Evidentally he only differences between the Promise ATA66
Controller and the Promise FastTrack66 RAID Controller (beside cosmetic) are a
five-cent resistor and the bios. The page tells how to change the
ATA66 to a RAID controller. (A simple bios flash and some soldering.) In the end, you have a $65 RAID controller for about $20 bucks."
Current price at buy.com on the Promise ATA66 Controller is USD 34.94, and the FastTrack66 RAID Controller is USD 123.95; at pricewatch lowest prices shown are USD 27.00 and USD 113.00 respectively.
Go with Linux Software RAID instead, and save even more money. The 0.90 code (which works very well) is available as patches to the 2.2 series, and is currently being integrated into the 2.3 series.
This will support RAID-linear, -0, -1, -4 and -5. It will work with your ATA cards as well as with your SCSI ones. The IDE layer in Linux is stable enough to survive any disk failure I've ever seen, so stability is as good as it gets.
Besides, Software RAID solutions are usually somewhere between faster and _much_ faster than HW ones. Back in the old days it was a gain to do RAID management in software on an auxillary processor (``hardware'' RAID), but these days your average 400MHz PII won't even notice the extra workload (it's neglible to running ``top'' etc.).
Check out the HOWTO at http://ostenfeld.dk/~jakob/Software-RAID.HOWTO. It's also in the process of getting into the LDP, so we'll be nicely set up for when 2.4 hits the street.

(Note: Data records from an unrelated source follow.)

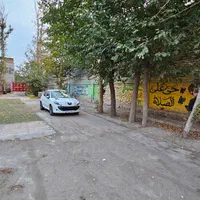 ۱۳۵۰متر مستغلات  ۸ اتاق و۱۰۰۰متر حیاط|اجارهٔ خانه و ویلا|تهران, صاحب الزمان|دیوار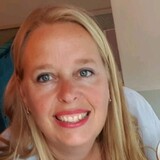 Profielfoto van Martine Brunt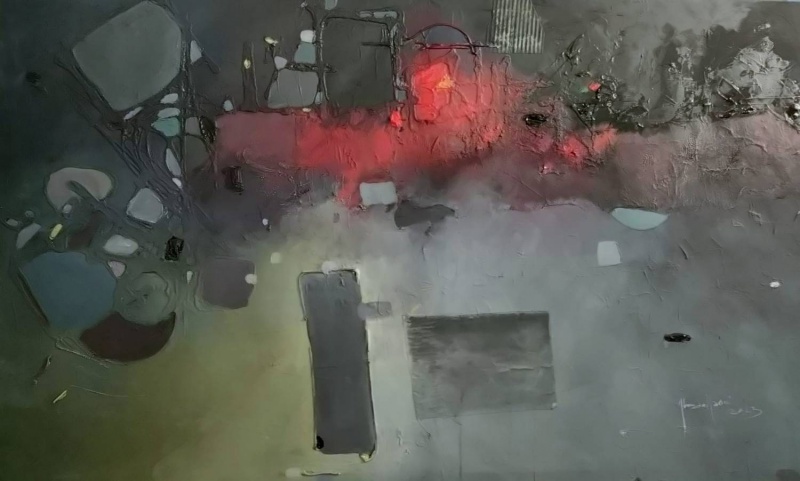 بعيدا عن الكآبة قريبا من الواقع (العرب)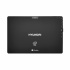 Tablet Hyundai HyTab Pro 10WAB1 10.1", 64GB, Windows 10 Pro, Negro ― Abierto  3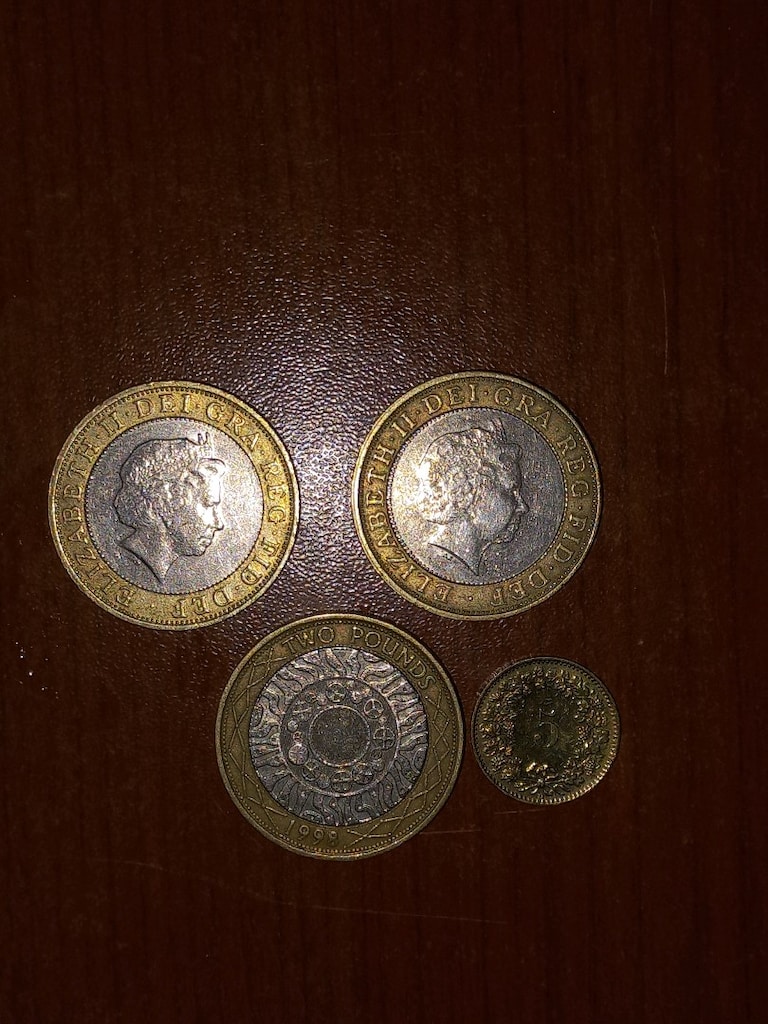 euro pand - 5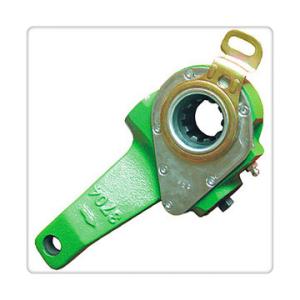 Wholesale 1112830, 276526, 384418 scania spare parts automatic slack adjuster of break system from china suppliers
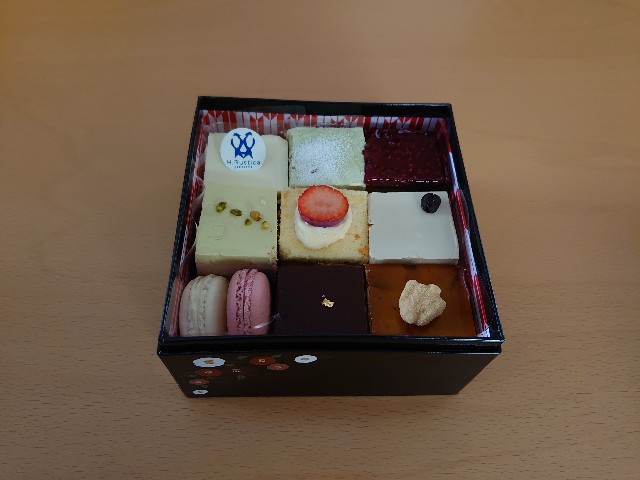 f:id:izayoi_yoi:20220104062840j:image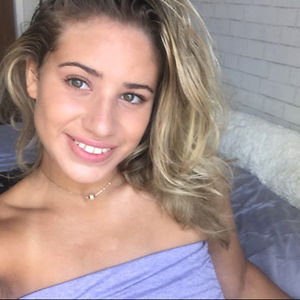 briannasimmons513 avatar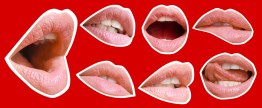 The Ultimate Guide to Achieving Fuller Lips with Makeup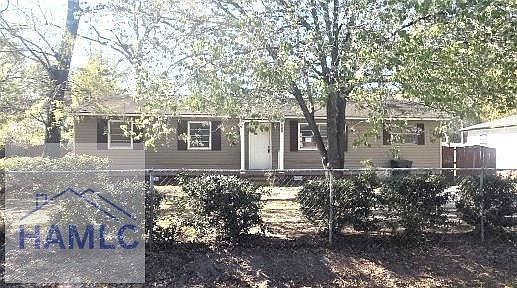 1st image of 649 Eagan Rd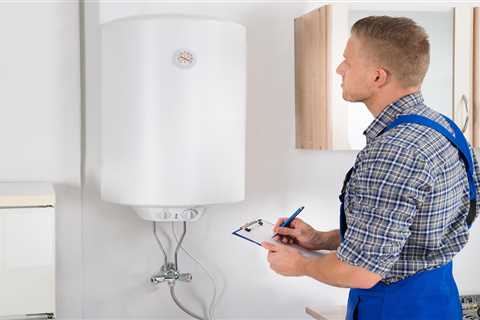 Plumbing expert reveals 7 simple actions to slash heating bills by £708 a year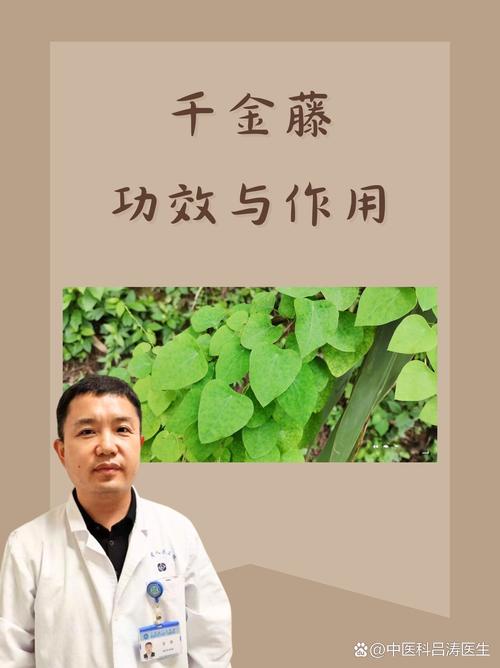 疫情新药来了，疫情新药出来了吗-第5张图片-优品飞百科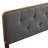  Upholstered Panel Headboard-854483595-854483599-854483632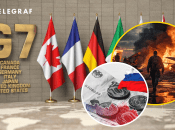 Всемирный банк все подсчитал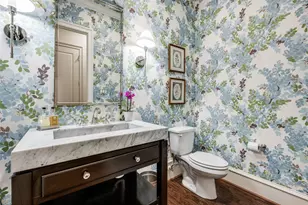 5335 Emerson Ave, Dallas, TX 75209 - Photo 12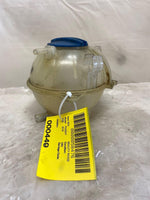 2006 - 2020 VW PASSAT Sedan 1.8L Coolant Recovery Reservoir Bottle Overflow Tank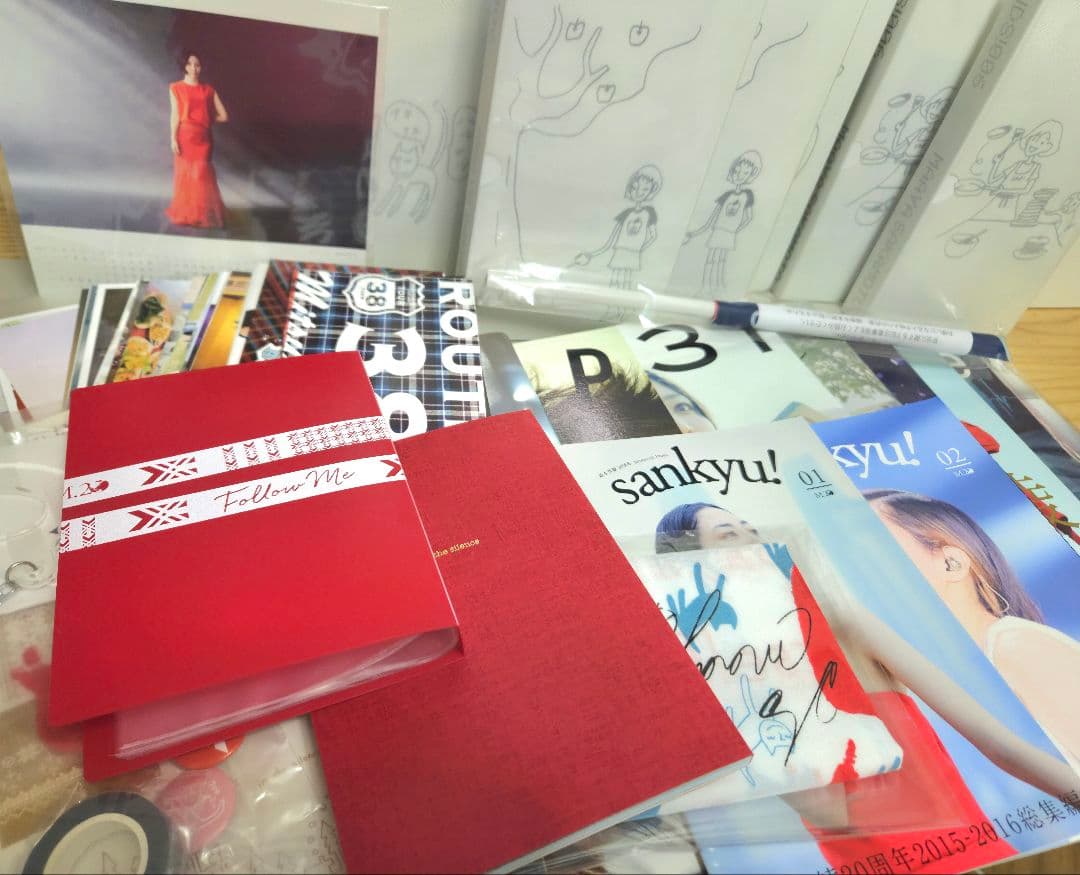 ゴジラオーナメント 特撮大百科 Mini 電送人間 須藤兵長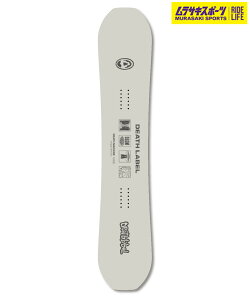 y2526zDEATH LABEL fX[x Xm[{[h  Y DEATH MACHINE TLX|[c 25-26f MM C28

Hey folks, the FastTrack66 is not a raid at all. It is a software raid card, but implemented in the ON BOARD BIOS.
For the uninitiated, just because software is stored on a chip (in this case the card bios) rather than a disk, does not make it "hardware". This is commonly referred to as "firmware" but in reality is software that runs on the host CPU just like any piece of software.
The only difference is of course the BIOS calls you use to access the disk are able to understand the striping used on your disk. There are basically two advantages to this.
Thus, as I said previously, it's not a raid card at all. It's got pretty much no functionality for doing for doing raid at all. Given the fact that it's advertised as a hardware raid, I'd just as soon not purchase any products from Promise at all, until they learn to quit with the false advertising.
-josh
To me, the more notable thing is that you can buy a RAID controller for $65... the ability to get it in a clandestine manner for $20 instead is not as interesting, IMHO.
You're totally wrong. ... and the moderators who moderated you up and wrong too. Please moderate this down!
I would have, but then I couldn't post.
Hardware RAID is always going to be better than host-based (software) RAID.
software raid may be neat to play with on your PC, but if you were planning a PRODUCTION server to run your business off of, you'd want a real hardware RAID box.
Also, you can dual attach a hardware RAID box, you can swap the server out from under your hardware raid box and still see the volumes.
IDE RAID is a bad idea for a number of reasons that I'm not qualified to go into, but I've heard the arguments. Can a real RAID guru post them?
And this is it. You don't have to mess around with SMD components or remove the BIOS chip.
Sorry for the dbl post, but I fscked up the last URL.